High performance SD card tuning using the EXT4 file system

From RidgeRun Developer Wiki


Write-intense scenarios, like recording two 1080P video streams at 30 frames per second simultaneously, place a significant load on the SD card. Without proper tuning, most systems will not be able to write the data fast enough to keep up with the incoming video stream.

Solution

The solution involves using an EXT4 file system for your high-speed SD card, along with optimizing this filesystem parameters to tune for a better write performance. Additionally, depending on your application (or GStreamer pipeline, if using GStreamer), you may be required to tune the kernel's virtual memory (vm) subsystem. The goal is to average out the CPU load reducing spikes caused by improper resource allocation. A common issue is the pdflush daemon waking up to flush the cached write data to the SD card, which can cause a system stall, dropped frames, and worse if the CPU load spike to significant.

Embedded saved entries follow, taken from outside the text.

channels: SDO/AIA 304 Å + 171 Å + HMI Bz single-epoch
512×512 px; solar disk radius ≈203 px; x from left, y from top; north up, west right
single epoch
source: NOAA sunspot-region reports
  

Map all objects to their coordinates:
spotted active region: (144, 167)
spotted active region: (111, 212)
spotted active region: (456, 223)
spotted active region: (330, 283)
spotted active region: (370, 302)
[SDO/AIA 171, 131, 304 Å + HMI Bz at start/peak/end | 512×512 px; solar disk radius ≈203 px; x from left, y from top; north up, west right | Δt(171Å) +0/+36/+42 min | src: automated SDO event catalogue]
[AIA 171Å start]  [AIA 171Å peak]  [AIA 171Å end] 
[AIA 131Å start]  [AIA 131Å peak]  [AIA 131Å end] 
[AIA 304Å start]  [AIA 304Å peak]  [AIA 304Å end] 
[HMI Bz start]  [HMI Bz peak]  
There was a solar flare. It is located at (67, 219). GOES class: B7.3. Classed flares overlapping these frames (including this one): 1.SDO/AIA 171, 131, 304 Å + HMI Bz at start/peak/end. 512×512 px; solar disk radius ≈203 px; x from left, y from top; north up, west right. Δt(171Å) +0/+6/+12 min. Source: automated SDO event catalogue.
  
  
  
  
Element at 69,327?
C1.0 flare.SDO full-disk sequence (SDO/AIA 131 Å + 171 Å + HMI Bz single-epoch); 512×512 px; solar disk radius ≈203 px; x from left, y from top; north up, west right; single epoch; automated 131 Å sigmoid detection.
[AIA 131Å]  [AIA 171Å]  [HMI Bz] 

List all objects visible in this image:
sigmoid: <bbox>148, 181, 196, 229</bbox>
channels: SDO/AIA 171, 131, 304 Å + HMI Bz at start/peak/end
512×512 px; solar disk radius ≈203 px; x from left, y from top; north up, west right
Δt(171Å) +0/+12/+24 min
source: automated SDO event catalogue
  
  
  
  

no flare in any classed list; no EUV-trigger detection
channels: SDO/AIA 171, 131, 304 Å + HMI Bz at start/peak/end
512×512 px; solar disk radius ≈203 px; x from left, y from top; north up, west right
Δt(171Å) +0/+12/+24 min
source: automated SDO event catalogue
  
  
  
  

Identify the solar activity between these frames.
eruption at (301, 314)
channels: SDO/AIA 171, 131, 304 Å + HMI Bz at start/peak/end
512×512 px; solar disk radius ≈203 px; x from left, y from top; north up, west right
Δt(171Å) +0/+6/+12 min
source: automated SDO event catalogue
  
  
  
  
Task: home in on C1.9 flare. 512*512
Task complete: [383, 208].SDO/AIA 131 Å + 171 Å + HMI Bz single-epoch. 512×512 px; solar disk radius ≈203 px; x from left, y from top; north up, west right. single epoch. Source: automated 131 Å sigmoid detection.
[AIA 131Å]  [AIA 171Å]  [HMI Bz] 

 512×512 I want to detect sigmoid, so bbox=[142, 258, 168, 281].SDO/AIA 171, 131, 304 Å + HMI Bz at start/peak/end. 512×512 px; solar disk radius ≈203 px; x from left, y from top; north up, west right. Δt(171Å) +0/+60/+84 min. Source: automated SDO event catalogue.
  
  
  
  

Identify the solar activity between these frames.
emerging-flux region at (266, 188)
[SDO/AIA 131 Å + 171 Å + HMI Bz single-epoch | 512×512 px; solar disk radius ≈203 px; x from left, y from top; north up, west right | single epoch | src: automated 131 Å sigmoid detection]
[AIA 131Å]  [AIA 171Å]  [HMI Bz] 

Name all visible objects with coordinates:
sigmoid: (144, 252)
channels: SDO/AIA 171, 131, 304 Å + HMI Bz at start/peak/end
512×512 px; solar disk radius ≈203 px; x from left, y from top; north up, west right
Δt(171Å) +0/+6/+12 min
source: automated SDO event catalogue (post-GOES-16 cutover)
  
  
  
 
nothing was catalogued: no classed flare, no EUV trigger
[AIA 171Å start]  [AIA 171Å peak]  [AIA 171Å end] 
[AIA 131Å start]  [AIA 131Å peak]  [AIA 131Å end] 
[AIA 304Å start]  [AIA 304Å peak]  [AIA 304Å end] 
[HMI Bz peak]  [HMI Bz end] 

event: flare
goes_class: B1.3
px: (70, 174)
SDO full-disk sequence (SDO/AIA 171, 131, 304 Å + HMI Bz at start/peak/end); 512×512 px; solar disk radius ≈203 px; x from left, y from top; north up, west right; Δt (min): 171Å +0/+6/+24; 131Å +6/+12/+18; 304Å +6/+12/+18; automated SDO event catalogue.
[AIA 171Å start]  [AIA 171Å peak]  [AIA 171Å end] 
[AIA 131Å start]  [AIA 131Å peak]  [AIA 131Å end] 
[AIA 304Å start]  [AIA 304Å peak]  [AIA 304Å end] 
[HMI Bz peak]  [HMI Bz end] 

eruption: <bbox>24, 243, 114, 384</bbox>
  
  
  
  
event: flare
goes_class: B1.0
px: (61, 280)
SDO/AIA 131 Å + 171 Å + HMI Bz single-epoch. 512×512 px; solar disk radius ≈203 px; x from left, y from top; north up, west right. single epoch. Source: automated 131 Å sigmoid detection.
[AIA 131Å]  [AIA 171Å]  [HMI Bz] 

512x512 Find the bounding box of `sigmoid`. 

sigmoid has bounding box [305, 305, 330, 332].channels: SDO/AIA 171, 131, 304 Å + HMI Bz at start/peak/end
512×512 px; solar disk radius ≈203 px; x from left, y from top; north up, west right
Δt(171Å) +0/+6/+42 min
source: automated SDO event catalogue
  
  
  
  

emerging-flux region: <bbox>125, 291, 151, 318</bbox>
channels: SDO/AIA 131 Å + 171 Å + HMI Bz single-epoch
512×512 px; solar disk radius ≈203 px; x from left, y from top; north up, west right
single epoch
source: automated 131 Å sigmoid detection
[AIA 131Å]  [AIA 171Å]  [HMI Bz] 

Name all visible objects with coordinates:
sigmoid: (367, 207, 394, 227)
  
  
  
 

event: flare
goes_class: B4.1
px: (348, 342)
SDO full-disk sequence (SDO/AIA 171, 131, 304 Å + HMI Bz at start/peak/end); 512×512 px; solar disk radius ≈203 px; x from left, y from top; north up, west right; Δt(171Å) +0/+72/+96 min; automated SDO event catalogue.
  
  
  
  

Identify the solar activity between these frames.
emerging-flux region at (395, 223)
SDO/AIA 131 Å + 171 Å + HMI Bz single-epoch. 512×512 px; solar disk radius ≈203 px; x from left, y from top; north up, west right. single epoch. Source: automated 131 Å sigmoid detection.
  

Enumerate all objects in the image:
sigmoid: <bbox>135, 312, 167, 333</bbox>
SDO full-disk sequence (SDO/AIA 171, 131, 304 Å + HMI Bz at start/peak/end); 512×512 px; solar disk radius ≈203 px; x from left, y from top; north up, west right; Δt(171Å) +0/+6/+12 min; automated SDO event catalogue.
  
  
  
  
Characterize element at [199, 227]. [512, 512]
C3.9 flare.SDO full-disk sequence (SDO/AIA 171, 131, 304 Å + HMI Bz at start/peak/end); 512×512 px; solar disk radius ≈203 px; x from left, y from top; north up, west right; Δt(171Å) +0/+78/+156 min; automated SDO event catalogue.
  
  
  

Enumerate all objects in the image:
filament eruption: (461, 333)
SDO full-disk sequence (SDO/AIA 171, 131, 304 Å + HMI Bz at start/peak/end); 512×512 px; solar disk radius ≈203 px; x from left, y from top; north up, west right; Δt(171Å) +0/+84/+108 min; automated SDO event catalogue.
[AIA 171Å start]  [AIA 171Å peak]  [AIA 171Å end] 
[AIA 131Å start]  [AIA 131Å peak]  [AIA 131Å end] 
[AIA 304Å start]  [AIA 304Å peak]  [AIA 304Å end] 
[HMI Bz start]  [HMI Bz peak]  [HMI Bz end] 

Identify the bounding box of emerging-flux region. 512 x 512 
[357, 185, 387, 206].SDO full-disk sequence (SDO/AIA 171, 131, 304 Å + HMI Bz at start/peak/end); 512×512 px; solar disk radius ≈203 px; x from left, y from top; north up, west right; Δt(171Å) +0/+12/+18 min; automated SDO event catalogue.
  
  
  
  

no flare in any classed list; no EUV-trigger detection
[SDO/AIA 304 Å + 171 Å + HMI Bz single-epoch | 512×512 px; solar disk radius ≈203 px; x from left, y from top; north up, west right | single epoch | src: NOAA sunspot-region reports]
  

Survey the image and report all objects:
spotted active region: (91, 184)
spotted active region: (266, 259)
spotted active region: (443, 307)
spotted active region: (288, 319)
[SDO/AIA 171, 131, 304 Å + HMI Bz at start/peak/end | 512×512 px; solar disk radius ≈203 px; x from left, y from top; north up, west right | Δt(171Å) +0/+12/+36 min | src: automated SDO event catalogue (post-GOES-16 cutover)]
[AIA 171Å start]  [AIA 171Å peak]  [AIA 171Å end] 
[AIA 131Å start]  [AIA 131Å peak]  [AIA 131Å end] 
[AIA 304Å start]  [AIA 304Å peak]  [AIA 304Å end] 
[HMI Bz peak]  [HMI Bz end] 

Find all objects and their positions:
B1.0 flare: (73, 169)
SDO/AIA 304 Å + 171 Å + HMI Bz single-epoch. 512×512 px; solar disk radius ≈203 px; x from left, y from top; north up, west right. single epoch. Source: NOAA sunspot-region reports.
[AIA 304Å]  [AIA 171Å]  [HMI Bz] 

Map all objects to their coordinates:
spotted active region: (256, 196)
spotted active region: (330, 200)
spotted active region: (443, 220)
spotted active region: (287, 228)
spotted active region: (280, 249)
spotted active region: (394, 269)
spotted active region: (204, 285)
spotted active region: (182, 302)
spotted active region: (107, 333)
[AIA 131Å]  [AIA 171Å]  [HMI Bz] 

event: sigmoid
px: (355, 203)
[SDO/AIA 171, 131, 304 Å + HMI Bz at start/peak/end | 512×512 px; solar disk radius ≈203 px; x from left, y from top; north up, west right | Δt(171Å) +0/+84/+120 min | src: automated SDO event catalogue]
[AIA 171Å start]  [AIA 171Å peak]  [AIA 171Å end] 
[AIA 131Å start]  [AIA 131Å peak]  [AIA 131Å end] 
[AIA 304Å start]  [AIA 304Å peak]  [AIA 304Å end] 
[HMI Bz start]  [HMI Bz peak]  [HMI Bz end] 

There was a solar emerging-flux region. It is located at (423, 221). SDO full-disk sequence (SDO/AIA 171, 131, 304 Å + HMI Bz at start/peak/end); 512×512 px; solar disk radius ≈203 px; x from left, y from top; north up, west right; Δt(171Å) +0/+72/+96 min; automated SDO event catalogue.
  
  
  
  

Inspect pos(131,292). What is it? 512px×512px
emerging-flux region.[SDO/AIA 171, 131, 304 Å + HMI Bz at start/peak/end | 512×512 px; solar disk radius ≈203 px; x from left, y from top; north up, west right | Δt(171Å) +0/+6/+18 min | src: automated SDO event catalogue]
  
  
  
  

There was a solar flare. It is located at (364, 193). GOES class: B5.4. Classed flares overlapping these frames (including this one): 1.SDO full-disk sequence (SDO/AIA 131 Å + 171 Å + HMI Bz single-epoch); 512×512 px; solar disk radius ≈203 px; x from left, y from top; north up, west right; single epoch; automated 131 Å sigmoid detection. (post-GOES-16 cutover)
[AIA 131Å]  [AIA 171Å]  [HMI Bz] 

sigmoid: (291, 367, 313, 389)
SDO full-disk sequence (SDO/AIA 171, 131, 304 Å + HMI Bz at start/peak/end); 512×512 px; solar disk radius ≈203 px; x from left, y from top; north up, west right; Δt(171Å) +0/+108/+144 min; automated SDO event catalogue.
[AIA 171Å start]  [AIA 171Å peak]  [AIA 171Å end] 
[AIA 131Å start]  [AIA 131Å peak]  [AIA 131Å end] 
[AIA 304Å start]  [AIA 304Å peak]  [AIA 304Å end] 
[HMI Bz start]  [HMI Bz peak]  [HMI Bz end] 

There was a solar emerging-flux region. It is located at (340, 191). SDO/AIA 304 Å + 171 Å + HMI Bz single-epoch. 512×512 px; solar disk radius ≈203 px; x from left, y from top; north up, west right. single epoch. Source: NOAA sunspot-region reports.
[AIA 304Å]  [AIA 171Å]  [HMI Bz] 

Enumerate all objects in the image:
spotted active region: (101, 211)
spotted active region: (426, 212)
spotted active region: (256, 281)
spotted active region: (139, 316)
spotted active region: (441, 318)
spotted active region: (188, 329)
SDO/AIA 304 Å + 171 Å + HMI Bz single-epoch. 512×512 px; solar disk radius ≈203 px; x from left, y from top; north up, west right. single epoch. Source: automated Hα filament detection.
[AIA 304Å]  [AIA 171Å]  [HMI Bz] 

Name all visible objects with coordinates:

Enable EXT4 support in the kernel

Kernel Configuration:

File Systems ->
  <*> The Extended 4 (ext4) filesystem
    [*] Ext4 extended attributes
    [*]  Ext4 POSIX Access Control Lists
    [*]  Ext4 Security Labels
Enable the block layer
  [*] Support for large (2TB+) block devices and files

These are the resulting CONFIGs that should be set:

CONFIG_EXT4_FS=y
CONFIG_EXT4_FS_XATTR=y
CONFIG_EXT4_FS_POSIX_ACL=y
CONFIG_EXT4_FS_SECURITY=y
...
CONFIG_LBDAF=y

Prepare your SD card with an optimized EXT4 filesystem

Create the EXT4 partition

There are many tools to prepare an EXT4 partition in your SD card. We recommend gparted.

sudo gparted

See Figure 1 for an example setup of a new EXT4 partition in an 8 GB SD card using gparted. In this example, the SD card was assigned the device node /dev/sdb, and the new partition will be mapped to /dev/sdb1. This could be different in your computer.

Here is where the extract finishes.